Author: Kent Moors, Ph.D.
For the past month, I have been advising Sigma Trader and PRISM Profits subscribers about how I track the advancing market contraction.
It involves my Σ Algorithm trading system calculations tracking four distinct indicators: (1) crude oil prices; (2) interest rates; (3) bitcoin/crypto currency reserves, and (4) ETF/ETN flow rates. I have called these my “four horsemen,” signals of an impending market slide. I have also noted on several occasions that these yardsticks assess underlying market currents, rather than the performance of any particular market segment or sector.
As we approached the end of last week (as I noted in the Portfolio Reviews sent out to subscribers), these four factors were synchronizing. Despite the continuing volatility in the market and the ongoing yo-yoing resulting, a common direction is forming.
As I write this, futures are showing another shallowness following the weakening close last Friday. I observed in Friday’s Portfolio Reviews that there are some elements combining to offset partially a stronger move down – a curious play designed to short leveraged bear funds (those that pay multiples of the decline in underlying stocks), with the funds shorted usually signaling a consolidation is developing; a late week dive in crypto currency valuations that has not translated into a decline in the coins serving as a reserve against market activity; another round of meme share buys in stocks that have been heavily shorted in the past (where, once again, the object is a Ponzi scheme approach that is not directed at the fundamentals of the targets but another attempt to punish other investors); and a hollow bounce back in crude oil prices reflecting a post-hurricane environment rather than any rise in energy demand.

-- Data provided --
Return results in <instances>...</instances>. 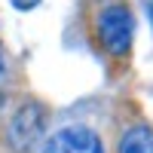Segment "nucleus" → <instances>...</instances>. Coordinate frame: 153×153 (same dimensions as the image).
Instances as JSON below:
<instances>
[{"mask_svg": "<svg viewBox=\"0 0 153 153\" xmlns=\"http://www.w3.org/2000/svg\"><path fill=\"white\" fill-rule=\"evenodd\" d=\"M46 129V110L37 101H25V104L12 113V120L6 126V141L16 153H28L40 144Z\"/></svg>", "mask_w": 153, "mask_h": 153, "instance_id": "obj_1", "label": "nucleus"}, {"mask_svg": "<svg viewBox=\"0 0 153 153\" xmlns=\"http://www.w3.org/2000/svg\"><path fill=\"white\" fill-rule=\"evenodd\" d=\"M132 34H135V19L132 9L123 3L104 6L98 12V40L104 43L110 55H126L132 46Z\"/></svg>", "mask_w": 153, "mask_h": 153, "instance_id": "obj_2", "label": "nucleus"}, {"mask_svg": "<svg viewBox=\"0 0 153 153\" xmlns=\"http://www.w3.org/2000/svg\"><path fill=\"white\" fill-rule=\"evenodd\" d=\"M43 153H104V141L89 126H65L46 138Z\"/></svg>", "mask_w": 153, "mask_h": 153, "instance_id": "obj_3", "label": "nucleus"}, {"mask_svg": "<svg viewBox=\"0 0 153 153\" xmlns=\"http://www.w3.org/2000/svg\"><path fill=\"white\" fill-rule=\"evenodd\" d=\"M117 153H153V129L150 126H132L120 138Z\"/></svg>", "mask_w": 153, "mask_h": 153, "instance_id": "obj_4", "label": "nucleus"}, {"mask_svg": "<svg viewBox=\"0 0 153 153\" xmlns=\"http://www.w3.org/2000/svg\"><path fill=\"white\" fill-rule=\"evenodd\" d=\"M9 3L16 6V9H34L37 3H40V0H9Z\"/></svg>", "mask_w": 153, "mask_h": 153, "instance_id": "obj_5", "label": "nucleus"}, {"mask_svg": "<svg viewBox=\"0 0 153 153\" xmlns=\"http://www.w3.org/2000/svg\"><path fill=\"white\" fill-rule=\"evenodd\" d=\"M144 9H147V19H150V25H153V0H144Z\"/></svg>", "mask_w": 153, "mask_h": 153, "instance_id": "obj_6", "label": "nucleus"}, {"mask_svg": "<svg viewBox=\"0 0 153 153\" xmlns=\"http://www.w3.org/2000/svg\"><path fill=\"white\" fill-rule=\"evenodd\" d=\"M0 71H3V68H0Z\"/></svg>", "mask_w": 153, "mask_h": 153, "instance_id": "obj_7", "label": "nucleus"}]
</instances>
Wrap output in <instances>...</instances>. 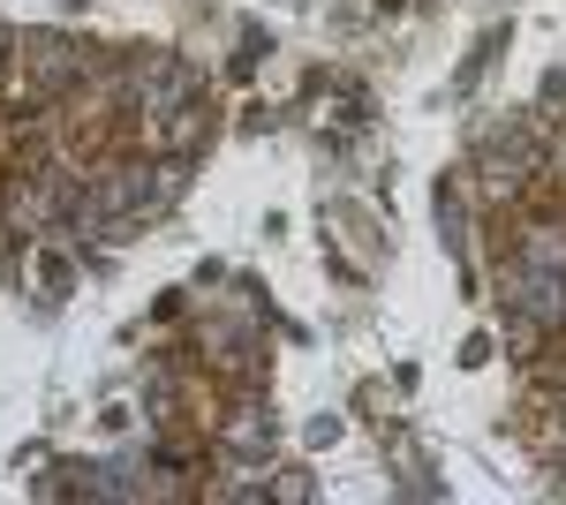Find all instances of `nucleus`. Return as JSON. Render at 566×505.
I'll use <instances>...</instances> for the list:
<instances>
[{
	"label": "nucleus",
	"instance_id": "f257e3e1",
	"mask_svg": "<svg viewBox=\"0 0 566 505\" xmlns=\"http://www.w3.org/2000/svg\"><path fill=\"white\" fill-rule=\"evenodd\" d=\"M536 181H544V136H536L528 122L483 128V144H476V181H469L483 204H522Z\"/></svg>",
	"mask_w": 566,
	"mask_h": 505
},
{
	"label": "nucleus",
	"instance_id": "f03ea898",
	"mask_svg": "<svg viewBox=\"0 0 566 505\" xmlns=\"http://www.w3.org/2000/svg\"><path fill=\"white\" fill-rule=\"evenodd\" d=\"M84 76H91V53L76 39H61V31H23L15 39V84H23L31 106H61Z\"/></svg>",
	"mask_w": 566,
	"mask_h": 505
},
{
	"label": "nucleus",
	"instance_id": "7ed1b4c3",
	"mask_svg": "<svg viewBox=\"0 0 566 505\" xmlns=\"http://www.w3.org/2000/svg\"><path fill=\"white\" fill-rule=\"evenodd\" d=\"M272 438H280V430H272V408H264V400H242L234 415L212 422L219 461H264V453H272Z\"/></svg>",
	"mask_w": 566,
	"mask_h": 505
},
{
	"label": "nucleus",
	"instance_id": "20e7f679",
	"mask_svg": "<svg viewBox=\"0 0 566 505\" xmlns=\"http://www.w3.org/2000/svg\"><path fill=\"white\" fill-rule=\"evenodd\" d=\"M144 128V144L151 151H167V159H197L205 151V136H212V114H205V98H189V106H175V114H151Z\"/></svg>",
	"mask_w": 566,
	"mask_h": 505
}]
</instances>
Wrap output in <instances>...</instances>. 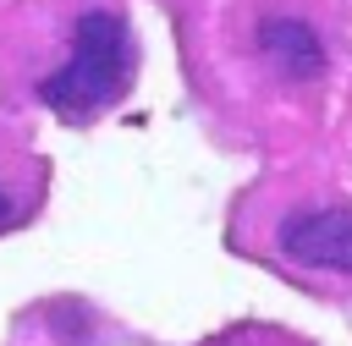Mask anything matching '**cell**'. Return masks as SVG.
Returning <instances> with one entry per match:
<instances>
[{
    "mask_svg": "<svg viewBox=\"0 0 352 346\" xmlns=\"http://www.w3.org/2000/svg\"><path fill=\"white\" fill-rule=\"evenodd\" d=\"M275 247L302 269L352 275V203H330V198L292 203L275 220Z\"/></svg>",
    "mask_w": 352,
    "mask_h": 346,
    "instance_id": "3957f363",
    "label": "cell"
},
{
    "mask_svg": "<svg viewBox=\"0 0 352 346\" xmlns=\"http://www.w3.org/2000/svg\"><path fill=\"white\" fill-rule=\"evenodd\" d=\"M0 77L60 121H99L138 82L126 0H11L0 11Z\"/></svg>",
    "mask_w": 352,
    "mask_h": 346,
    "instance_id": "6da1fadb",
    "label": "cell"
},
{
    "mask_svg": "<svg viewBox=\"0 0 352 346\" xmlns=\"http://www.w3.org/2000/svg\"><path fill=\"white\" fill-rule=\"evenodd\" d=\"M346 0H231L226 27L236 60L280 93H314L330 82L346 49Z\"/></svg>",
    "mask_w": 352,
    "mask_h": 346,
    "instance_id": "7a4b0ae2",
    "label": "cell"
},
{
    "mask_svg": "<svg viewBox=\"0 0 352 346\" xmlns=\"http://www.w3.org/2000/svg\"><path fill=\"white\" fill-rule=\"evenodd\" d=\"M44 176H50V170H44L28 126L11 121V115H0V231L22 225V220L38 209Z\"/></svg>",
    "mask_w": 352,
    "mask_h": 346,
    "instance_id": "277c9868",
    "label": "cell"
}]
</instances>
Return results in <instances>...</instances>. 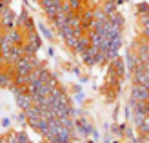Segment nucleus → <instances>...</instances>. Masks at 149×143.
Instances as JSON below:
<instances>
[{
  "instance_id": "obj_1",
  "label": "nucleus",
  "mask_w": 149,
  "mask_h": 143,
  "mask_svg": "<svg viewBox=\"0 0 149 143\" xmlns=\"http://www.w3.org/2000/svg\"><path fill=\"white\" fill-rule=\"evenodd\" d=\"M131 98L135 102H140V103H147L149 102V89L146 85H140V84H135L131 87Z\"/></svg>"
},
{
  "instance_id": "obj_2",
  "label": "nucleus",
  "mask_w": 149,
  "mask_h": 143,
  "mask_svg": "<svg viewBox=\"0 0 149 143\" xmlns=\"http://www.w3.org/2000/svg\"><path fill=\"white\" fill-rule=\"evenodd\" d=\"M74 131H78L80 136L87 138V136H91L93 127H91V123H89L86 118H78V120H74Z\"/></svg>"
},
{
  "instance_id": "obj_3",
  "label": "nucleus",
  "mask_w": 149,
  "mask_h": 143,
  "mask_svg": "<svg viewBox=\"0 0 149 143\" xmlns=\"http://www.w3.org/2000/svg\"><path fill=\"white\" fill-rule=\"evenodd\" d=\"M17 105H18L22 111H27V109L33 107V98L29 96L27 93H22V94L17 96Z\"/></svg>"
},
{
  "instance_id": "obj_4",
  "label": "nucleus",
  "mask_w": 149,
  "mask_h": 143,
  "mask_svg": "<svg viewBox=\"0 0 149 143\" xmlns=\"http://www.w3.org/2000/svg\"><path fill=\"white\" fill-rule=\"evenodd\" d=\"M125 64H127V71H135L136 69V67L140 65V64H142V62H140V58L136 56V53H133V51H129L127 53V56H125Z\"/></svg>"
},
{
  "instance_id": "obj_5",
  "label": "nucleus",
  "mask_w": 149,
  "mask_h": 143,
  "mask_svg": "<svg viewBox=\"0 0 149 143\" xmlns=\"http://www.w3.org/2000/svg\"><path fill=\"white\" fill-rule=\"evenodd\" d=\"M58 122H60L62 127H65V129H69L74 132V120L71 116H62V118H58Z\"/></svg>"
},
{
  "instance_id": "obj_6",
  "label": "nucleus",
  "mask_w": 149,
  "mask_h": 143,
  "mask_svg": "<svg viewBox=\"0 0 149 143\" xmlns=\"http://www.w3.org/2000/svg\"><path fill=\"white\" fill-rule=\"evenodd\" d=\"M138 132L142 134V136H149V114L146 116V120H144V123L138 127Z\"/></svg>"
},
{
  "instance_id": "obj_7",
  "label": "nucleus",
  "mask_w": 149,
  "mask_h": 143,
  "mask_svg": "<svg viewBox=\"0 0 149 143\" xmlns=\"http://www.w3.org/2000/svg\"><path fill=\"white\" fill-rule=\"evenodd\" d=\"M31 140L27 138V134L24 132V131H18L17 132V143H29Z\"/></svg>"
},
{
  "instance_id": "obj_8",
  "label": "nucleus",
  "mask_w": 149,
  "mask_h": 143,
  "mask_svg": "<svg viewBox=\"0 0 149 143\" xmlns=\"http://www.w3.org/2000/svg\"><path fill=\"white\" fill-rule=\"evenodd\" d=\"M6 67H7V64H6V60H4V56L0 55V73H2V71L6 69Z\"/></svg>"
},
{
  "instance_id": "obj_9",
  "label": "nucleus",
  "mask_w": 149,
  "mask_h": 143,
  "mask_svg": "<svg viewBox=\"0 0 149 143\" xmlns=\"http://www.w3.org/2000/svg\"><path fill=\"white\" fill-rule=\"evenodd\" d=\"M74 98H77V100H78V102H82V100H84V93H78V94H77V96H74Z\"/></svg>"
},
{
  "instance_id": "obj_10",
  "label": "nucleus",
  "mask_w": 149,
  "mask_h": 143,
  "mask_svg": "<svg viewBox=\"0 0 149 143\" xmlns=\"http://www.w3.org/2000/svg\"><path fill=\"white\" fill-rule=\"evenodd\" d=\"M9 123H11L9 120H2V127H9Z\"/></svg>"
},
{
  "instance_id": "obj_11",
  "label": "nucleus",
  "mask_w": 149,
  "mask_h": 143,
  "mask_svg": "<svg viewBox=\"0 0 149 143\" xmlns=\"http://www.w3.org/2000/svg\"><path fill=\"white\" fill-rule=\"evenodd\" d=\"M86 143H95V141H91V140H86Z\"/></svg>"
},
{
  "instance_id": "obj_12",
  "label": "nucleus",
  "mask_w": 149,
  "mask_h": 143,
  "mask_svg": "<svg viewBox=\"0 0 149 143\" xmlns=\"http://www.w3.org/2000/svg\"><path fill=\"white\" fill-rule=\"evenodd\" d=\"M104 143H111V141H109V140H106V141H104Z\"/></svg>"
},
{
  "instance_id": "obj_13",
  "label": "nucleus",
  "mask_w": 149,
  "mask_h": 143,
  "mask_svg": "<svg viewBox=\"0 0 149 143\" xmlns=\"http://www.w3.org/2000/svg\"><path fill=\"white\" fill-rule=\"evenodd\" d=\"M65 143H73V141H65Z\"/></svg>"
},
{
  "instance_id": "obj_14",
  "label": "nucleus",
  "mask_w": 149,
  "mask_h": 143,
  "mask_svg": "<svg viewBox=\"0 0 149 143\" xmlns=\"http://www.w3.org/2000/svg\"><path fill=\"white\" fill-rule=\"evenodd\" d=\"M29 143H33V141H29Z\"/></svg>"
}]
</instances>
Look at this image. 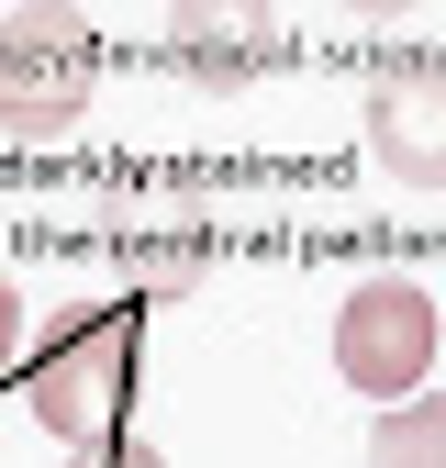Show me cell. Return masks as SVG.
<instances>
[{"label": "cell", "instance_id": "cell-1", "mask_svg": "<svg viewBox=\"0 0 446 468\" xmlns=\"http://www.w3.org/2000/svg\"><path fill=\"white\" fill-rule=\"evenodd\" d=\"M134 390H145V302H68L45 324L34 346V368H23V401H34V424L56 446H112L134 413Z\"/></svg>", "mask_w": 446, "mask_h": 468}, {"label": "cell", "instance_id": "cell-2", "mask_svg": "<svg viewBox=\"0 0 446 468\" xmlns=\"http://www.w3.org/2000/svg\"><path fill=\"white\" fill-rule=\"evenodd\" d=\"M435 290L424 279H357L346 302H334V368H346V390H368L379 413L390 401H413L424 368H435Z\"/></svg>", "mask_w": 446, "mask_h": 468}, {"label": "cell", "instance_id": "cell-3", "mask_svg": "<svg viewBox=\"0 0 446 468\" xmlns=\"http://www.w3.org/2000/svg\"><path fill=\"white\" fill-rule=\"evenodd\" d=\"M90 79H101V34L68 23V12H23L12 34H0V123H12L23 145L68 134L90 112Z\"/></svg>", "mask_w": 446, "mask_h": 468}, {"label": "cell", "instance_id": "cell-4", "mask_svg": "<svg viewBox=\"0 0 446 468\" xmlns=\"http://www.w3.org/2000/svg\"><path fill=\"white\" fill-rule=\"evenodd\" d=\"M368 156L402 190H446V68H390L368 90Z\"/></svg>", "mask_w": 446, "mask_h": 468}, {"label": "cell", "instance_id": "cell-5", "mask_svg": "<svg viewBox=\"0 0 446 468\" xmlns=\"http://www.w3.org/2000/svg\"><path fill=\"white\" fill-rule=\"evenodd\" d=\"M368 468H446V401H435V390L390 401L379 435H368Z\"/></svg>", "mask_w": 446, "mask_h": 468}, {"label": "cell", "instance_id": "cell-6", "mask_svg": "<svg viewBox=\"0 0 446 468\" xmlns=\"http://www.w3.org/2000/svg\"><path fill=\"white\" fill-rule=\"evenodd\" d=\"M268 56H279V45H235V34L212 45V34H179V68H190V79H257Z\"/></svg>", "mask_w": 446, "mask_h": 468}, {"label": "cell", "instance_id": "cell-7", "mask_svg": "<svg viewBox=\"0 0 446 468\" xmlns=\"http://www.w3.org/2000/svg\"><path fill=\"white\" fill-rule=\"evenodd\" d=\"M68 468H167V457H156V446H123V435H112V446H79Z\"/></svg>", "mask_w": 446, "mask_h": 468}, {"label": "cell", "instance_id": "cell-8", "mask_svg": "<svg viewBox=\"0 0 446 468\" xmlns=\"http://www.w3.org/2000/svg\"><path fill=\"white\" fill-rule=\"evenodd\" d=\"M12 346H23V290H12V268H0V368H12Z\"/></svg>", "mask_w": 446, "mask_h": 468}, {"label": "cell", "instance_id": "cell-9", "mask_svg": "<svg viewBox=\"0 0 446 468\" xmlns=\"http://www.w3.org/2000/svg\"><path fill=\"white\" fill-rule=\"evenodd\" d=\"M435 324H446V313H435Z\"/></svg>", "mask_w": 446, "mask_h": 468}]
</instances>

-- Work instructions --
For each of statements (a), (b), and (c), say whether it agrees with the commentary on market contraction. Answer yes or no, and quote the words from the commentary that decide it. (a) Crude oil prices and interest rates are among the four indicators tracked. (b) The indicators measure how particular market sectors perform. (c) The recent bounce in crude oil prices reflects rising energy demand. The listing comes from a different source than the commentary on market contraction.

-- Correct result --
(a) Yes: "(1) crude oil prices; (2) interest rates"
(b) No: "these yardsticks assess underlying market currents, rather than the performance of any particular market segment or sector"
(c) No: "a hollow bounce back in crude oil prices reflecting a post-hurricane environment rather than any rise in energy demand"